For data transfer practices with external contracted organizations, gRED mainly leveraged the IBM Aspera FASP (Fast, Adaptive and Secure Protocol, IBM Aspera High-Speed Transfer Server v3.9.1), 18 infrastructure for high-speed big data handling. In addition, we have rolled out DTAs that specify the requirements for WSI files and metadata, data packaging instructions with naming conventions, and data transfer instructions for data providers. The DTAs serve as an approved agreement between the data provider and recipient that ensures data are FAIR compliant at the point of data acquisition. Furthermore, the data validation rules in the DTA serve as the baseline for both manually triggered and fully automated programmatic conformance checks of the metadata and the WSI file to ensure cross-validation of the datasets.
pRED uses Arvados, 19 an open-source platform, for managing, processing, and sharing large scientific and biomedical data (https://arvados.org/ discussed further below in V. Storage capacity), as the central place to store and share data. Internal collaborators from pRED and gRED can directly upload data to Arvados within Roche’s network. For CROs, we use Roche’s corporate Data Transfer Platform (DTP), developed internally for use only for Roche research and development data, which provides secure data upload from outside the network including a direct deposit into Arvados. From there, the Arvados API allows us to automatically locate relevant WSIs for sharing as well as to automatically synchronize the shared folder on Arvados with local copies at gRED and pRED. Files in Arvados can be copied inside the platform without creating physical copies of the data, such that, scans that are re-uploaded or copied within Arvados are physically only stored once. Thanks to this feature, the slides can be stored by study and again by collection for algorithm training without duplicating the physical data storage.
Storage Capacity
As alluded to above, the storage requirements for a data resource of WSIs pose significant challenges. A typical toxicologic pathology study can easily generate more than 1,000 glass slides and, with each slide scan at 2 to 4 GB in size at 40X resolution, 1 TB or more of storage capacity may be required.

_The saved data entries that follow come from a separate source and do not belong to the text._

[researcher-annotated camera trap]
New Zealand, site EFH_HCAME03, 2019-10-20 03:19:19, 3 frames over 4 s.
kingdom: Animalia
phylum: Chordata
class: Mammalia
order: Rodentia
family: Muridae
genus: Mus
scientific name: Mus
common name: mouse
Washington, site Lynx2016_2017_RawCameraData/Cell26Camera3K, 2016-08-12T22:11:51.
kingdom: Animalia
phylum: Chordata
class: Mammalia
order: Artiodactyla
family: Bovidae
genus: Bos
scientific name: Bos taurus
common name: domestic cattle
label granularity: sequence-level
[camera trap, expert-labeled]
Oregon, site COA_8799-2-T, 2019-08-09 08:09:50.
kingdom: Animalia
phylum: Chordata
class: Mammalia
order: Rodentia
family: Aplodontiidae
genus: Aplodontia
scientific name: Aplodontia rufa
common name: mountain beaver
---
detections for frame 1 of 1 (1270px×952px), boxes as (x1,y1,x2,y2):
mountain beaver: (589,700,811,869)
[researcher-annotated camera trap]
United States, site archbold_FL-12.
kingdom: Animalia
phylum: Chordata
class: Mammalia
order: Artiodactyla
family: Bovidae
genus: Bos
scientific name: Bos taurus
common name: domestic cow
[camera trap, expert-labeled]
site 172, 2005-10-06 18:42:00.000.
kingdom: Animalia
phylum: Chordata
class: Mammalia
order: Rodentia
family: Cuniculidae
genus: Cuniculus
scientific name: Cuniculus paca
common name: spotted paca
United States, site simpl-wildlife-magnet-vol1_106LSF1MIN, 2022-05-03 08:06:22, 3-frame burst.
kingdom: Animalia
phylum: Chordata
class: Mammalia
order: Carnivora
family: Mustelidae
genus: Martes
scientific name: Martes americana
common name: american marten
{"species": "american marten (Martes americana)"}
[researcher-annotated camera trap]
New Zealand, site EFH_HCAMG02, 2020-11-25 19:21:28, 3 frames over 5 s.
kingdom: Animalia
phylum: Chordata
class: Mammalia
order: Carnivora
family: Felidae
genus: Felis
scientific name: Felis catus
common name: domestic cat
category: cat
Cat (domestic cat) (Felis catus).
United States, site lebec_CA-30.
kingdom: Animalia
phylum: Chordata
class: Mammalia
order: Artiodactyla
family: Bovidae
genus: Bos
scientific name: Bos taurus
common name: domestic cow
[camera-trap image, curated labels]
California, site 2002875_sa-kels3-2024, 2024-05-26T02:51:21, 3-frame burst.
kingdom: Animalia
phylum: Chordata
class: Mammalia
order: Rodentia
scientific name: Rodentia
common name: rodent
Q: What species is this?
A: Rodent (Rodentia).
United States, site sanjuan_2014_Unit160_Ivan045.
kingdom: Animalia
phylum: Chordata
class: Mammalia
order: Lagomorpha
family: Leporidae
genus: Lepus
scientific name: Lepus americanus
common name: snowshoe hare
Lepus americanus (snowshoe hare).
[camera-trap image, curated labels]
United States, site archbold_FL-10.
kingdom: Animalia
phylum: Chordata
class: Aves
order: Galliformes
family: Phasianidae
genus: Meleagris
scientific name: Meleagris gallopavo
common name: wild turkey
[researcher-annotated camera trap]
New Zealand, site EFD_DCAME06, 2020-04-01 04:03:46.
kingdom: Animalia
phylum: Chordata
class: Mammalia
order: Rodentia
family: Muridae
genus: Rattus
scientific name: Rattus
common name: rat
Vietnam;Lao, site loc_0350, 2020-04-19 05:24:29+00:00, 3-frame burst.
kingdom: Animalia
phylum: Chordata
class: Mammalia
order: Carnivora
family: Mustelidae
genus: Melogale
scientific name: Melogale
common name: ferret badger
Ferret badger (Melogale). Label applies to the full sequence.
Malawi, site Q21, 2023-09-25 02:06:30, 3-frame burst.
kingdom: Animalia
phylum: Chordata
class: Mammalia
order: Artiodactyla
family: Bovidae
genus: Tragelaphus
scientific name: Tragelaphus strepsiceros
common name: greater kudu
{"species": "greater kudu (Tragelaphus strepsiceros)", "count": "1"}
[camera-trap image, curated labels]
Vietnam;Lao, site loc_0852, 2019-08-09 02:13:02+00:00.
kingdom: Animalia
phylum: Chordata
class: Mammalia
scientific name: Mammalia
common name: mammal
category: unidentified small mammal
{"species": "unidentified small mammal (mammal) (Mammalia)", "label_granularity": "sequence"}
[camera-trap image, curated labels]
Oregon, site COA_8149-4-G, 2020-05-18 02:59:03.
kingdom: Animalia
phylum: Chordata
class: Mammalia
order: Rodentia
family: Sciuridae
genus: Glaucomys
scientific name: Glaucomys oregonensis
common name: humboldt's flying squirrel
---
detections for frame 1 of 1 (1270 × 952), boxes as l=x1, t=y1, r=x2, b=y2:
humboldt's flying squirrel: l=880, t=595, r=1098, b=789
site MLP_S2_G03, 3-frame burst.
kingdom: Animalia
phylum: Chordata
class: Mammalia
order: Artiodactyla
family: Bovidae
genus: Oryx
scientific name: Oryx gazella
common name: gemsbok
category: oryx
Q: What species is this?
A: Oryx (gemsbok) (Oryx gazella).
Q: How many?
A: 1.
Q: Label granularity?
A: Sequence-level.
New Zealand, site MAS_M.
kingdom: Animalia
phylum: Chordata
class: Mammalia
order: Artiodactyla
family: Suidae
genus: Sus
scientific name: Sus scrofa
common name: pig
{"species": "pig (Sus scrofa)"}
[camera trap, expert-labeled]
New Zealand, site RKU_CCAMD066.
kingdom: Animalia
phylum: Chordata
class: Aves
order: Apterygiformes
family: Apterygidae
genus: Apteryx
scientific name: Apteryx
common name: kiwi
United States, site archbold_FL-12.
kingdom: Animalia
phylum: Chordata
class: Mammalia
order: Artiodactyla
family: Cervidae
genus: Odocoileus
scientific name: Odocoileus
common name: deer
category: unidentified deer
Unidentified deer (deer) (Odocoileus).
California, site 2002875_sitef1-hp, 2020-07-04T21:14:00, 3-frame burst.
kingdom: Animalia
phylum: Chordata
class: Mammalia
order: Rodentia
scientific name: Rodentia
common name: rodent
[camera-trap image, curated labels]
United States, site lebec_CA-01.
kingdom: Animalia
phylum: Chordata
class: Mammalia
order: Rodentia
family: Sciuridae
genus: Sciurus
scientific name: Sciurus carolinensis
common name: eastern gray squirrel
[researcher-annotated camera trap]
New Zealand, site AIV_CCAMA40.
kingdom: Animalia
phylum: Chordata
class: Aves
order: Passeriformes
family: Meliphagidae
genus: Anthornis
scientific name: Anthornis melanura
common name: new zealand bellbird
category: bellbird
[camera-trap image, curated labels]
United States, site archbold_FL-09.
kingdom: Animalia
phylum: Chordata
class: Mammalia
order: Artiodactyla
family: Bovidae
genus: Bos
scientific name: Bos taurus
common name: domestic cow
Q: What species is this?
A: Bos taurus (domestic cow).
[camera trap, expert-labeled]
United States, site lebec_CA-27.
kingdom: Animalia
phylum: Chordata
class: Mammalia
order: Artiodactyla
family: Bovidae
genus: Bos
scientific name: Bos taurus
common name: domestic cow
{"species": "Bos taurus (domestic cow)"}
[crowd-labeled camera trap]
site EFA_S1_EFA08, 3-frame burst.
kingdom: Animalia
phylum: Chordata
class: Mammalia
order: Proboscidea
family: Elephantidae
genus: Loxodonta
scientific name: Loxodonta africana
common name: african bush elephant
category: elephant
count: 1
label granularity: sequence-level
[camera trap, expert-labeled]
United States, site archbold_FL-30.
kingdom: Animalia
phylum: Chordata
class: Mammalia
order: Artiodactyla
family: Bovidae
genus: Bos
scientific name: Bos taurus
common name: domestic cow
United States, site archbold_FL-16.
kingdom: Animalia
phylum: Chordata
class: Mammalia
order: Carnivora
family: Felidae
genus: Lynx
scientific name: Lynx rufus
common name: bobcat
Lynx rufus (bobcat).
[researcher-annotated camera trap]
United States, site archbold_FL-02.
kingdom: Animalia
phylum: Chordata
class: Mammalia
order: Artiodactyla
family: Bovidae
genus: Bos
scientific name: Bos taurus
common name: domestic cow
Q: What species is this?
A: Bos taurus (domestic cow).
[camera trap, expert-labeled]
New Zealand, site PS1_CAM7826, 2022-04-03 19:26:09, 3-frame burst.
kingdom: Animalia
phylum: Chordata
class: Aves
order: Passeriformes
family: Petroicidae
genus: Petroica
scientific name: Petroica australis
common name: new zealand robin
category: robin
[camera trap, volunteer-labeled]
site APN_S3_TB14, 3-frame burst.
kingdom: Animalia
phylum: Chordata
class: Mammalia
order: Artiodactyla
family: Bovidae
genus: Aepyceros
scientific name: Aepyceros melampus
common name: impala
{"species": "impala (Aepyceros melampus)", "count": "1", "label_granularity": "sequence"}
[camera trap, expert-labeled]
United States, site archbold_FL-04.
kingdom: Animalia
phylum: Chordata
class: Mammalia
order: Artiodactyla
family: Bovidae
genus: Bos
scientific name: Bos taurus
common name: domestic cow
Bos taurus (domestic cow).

Demand for storage can increase by hundreds of terabytes annually if all of an organization’s studies are scanned and stored, as is desirable if a data resource suitable for developing DL analytics approaches is to be built. Scanning of tissue slides from archived studies to expand the data available for DL model building further increases the demand for storage.
The types of storage needed for the WSI data can be constrained by usage requirements. For example, high-capacity storage may have insufficient performance with respect to the volume of data that can be processed per unit time (throughput) and data processing speed (latency) to allow for efficient pathologist review of the WSIs or active model training on the data. Conversely, data that are not being actively used likely does not require high-performance storage. Meeting the need to store the vast amounts of WSI data in the data repository combined with the requirement to rapidly access data needed for particular projects necessitates a well thought out storage strategy that is cost-effective, avoids data duplication, and retains provenance (origin/history) of any WSI. It is important to state that whatever storage solution is in place, interoperability with other systems and software is crucial to connect the WSI file with metadata and other associated data. Furthermore, the storage solution(s) not only needs to allow easy access of WSIs for viewing, model training, and computational evaluation as mentioned above, but also should permit file transfer and sharing to enable collaboration.
Each of our organizations has taken a somewhat different strategy toward addressing the storage of our toxicologic pathology digital slide resources. pRED has implemented Arvados on premise to store WSI data. Apart from offering a distributed and secure storage, Arvados provides automatic deduplication of data to avoid reduplicative use of storage resources. From a FAIR data 11 point of view, Arvados enables pRED to tag data collections with a minimum set of metadata that makes data easier to find and track across multiple systems. For instance, for each collection of WSIs, the unique study identifier and the system in which this identifier is registered must be specified for every dataset. In this way, the WSIs for a study are easily findable on Arvados, and it is clear in which system additional information on the study can be found.
Cloud storage implementation for maximum performance, flexibility, and scalability is planned at gRED. However, to meet near and mid-term needs, the interim solution of leveraging on-premises infrastructure by combining a high-capacity staging area for data validation and processing, followed by a high-performance storage destination for integrated WSI viewing and advanced analytics is being employed for both in-house-generated and CRO-transferred datasets. This approach better prepares our infrastructure to be mirrored to a two-step cloud storage solution in the near future, in which we can decouple and accommodate different user groups’ specific needs within the data store at an optimized cost.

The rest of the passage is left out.